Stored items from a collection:
========
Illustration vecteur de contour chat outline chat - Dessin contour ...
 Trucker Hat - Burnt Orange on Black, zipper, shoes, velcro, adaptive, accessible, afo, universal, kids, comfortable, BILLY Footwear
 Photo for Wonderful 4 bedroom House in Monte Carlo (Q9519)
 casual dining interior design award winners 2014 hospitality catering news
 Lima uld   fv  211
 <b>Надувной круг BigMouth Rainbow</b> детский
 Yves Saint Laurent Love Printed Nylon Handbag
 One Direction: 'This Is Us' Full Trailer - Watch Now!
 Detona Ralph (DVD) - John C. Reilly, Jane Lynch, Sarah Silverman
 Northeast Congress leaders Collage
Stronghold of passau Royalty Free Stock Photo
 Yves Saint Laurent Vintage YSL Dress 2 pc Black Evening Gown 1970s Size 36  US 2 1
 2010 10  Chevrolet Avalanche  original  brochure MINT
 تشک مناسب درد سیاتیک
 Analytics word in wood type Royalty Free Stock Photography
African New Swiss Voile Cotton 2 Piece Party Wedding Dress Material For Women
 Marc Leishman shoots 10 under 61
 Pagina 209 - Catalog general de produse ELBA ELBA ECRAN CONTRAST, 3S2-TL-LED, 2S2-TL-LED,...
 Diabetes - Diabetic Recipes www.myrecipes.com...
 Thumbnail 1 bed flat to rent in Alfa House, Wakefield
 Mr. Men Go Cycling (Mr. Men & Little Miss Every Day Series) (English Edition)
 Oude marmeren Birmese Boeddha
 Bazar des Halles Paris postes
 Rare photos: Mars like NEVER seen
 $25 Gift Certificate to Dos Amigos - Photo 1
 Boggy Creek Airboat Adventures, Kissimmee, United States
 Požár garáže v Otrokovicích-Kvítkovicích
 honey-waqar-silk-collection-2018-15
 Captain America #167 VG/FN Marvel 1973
========
## TRY IT
What is needed is a word-for-word copy of the records above, from the first line through the line that contains "Thumbnail 1 bed".

## ANSWER TO THIS PROBLEM
Illustration vecteur de contour chat outline chat - Dessin contour ...
 Trucker Hat - Burnt Orange on Black, zipper, shoes, velcro, adaptive, accessible, afo, universal, kids, comfortable, BILLY Footwear
 Photo for Wonderful 4 bedroom House in Monte Carlo (Q9519)
 casual dining interior design award winners 2014 hospitality catering news
 Lima uld   fv  211
 <b>Надувной круг BigMouth Rainbow</b> детский
 Yves Saint Laurent Love Printed Nylon Handbag
 One Direction: 'This Is Us' Full Trailer - Watch Now!
 Detona Ralph (DVD) - John C. Reilly, Jane Lynch, Sarah Silverman
 Northeast Congress leaders Collage
Stronghold of passau Royalty Free Stock Photo
 Yves Saint Laurent Vintage YSL Dress 2 pc Black Evening Gown 1970s Size 36  US 2 1
 2010 10  Chevrolet Avalanche  original  brochure MINT
 تشک مناسب درد سیاتیک
 Analytics word in wood type Royalty Free Stock Photography
African New Swiss Voile Cotton 2 Piece Party Wedding Dress Material For Women
 Marc Leishman shoots 10 under 61
 Pagina 209 - Catalog general de produse ELBA ELBA ECRAN CONTRAST, 3S2-TL-LED, 2S2-TL-LED,...
 Diabetes - Diabetic Recipes www.myrecipes.com...
 Thumbnail 1 bed flat to rent in Alfa House, Wakefield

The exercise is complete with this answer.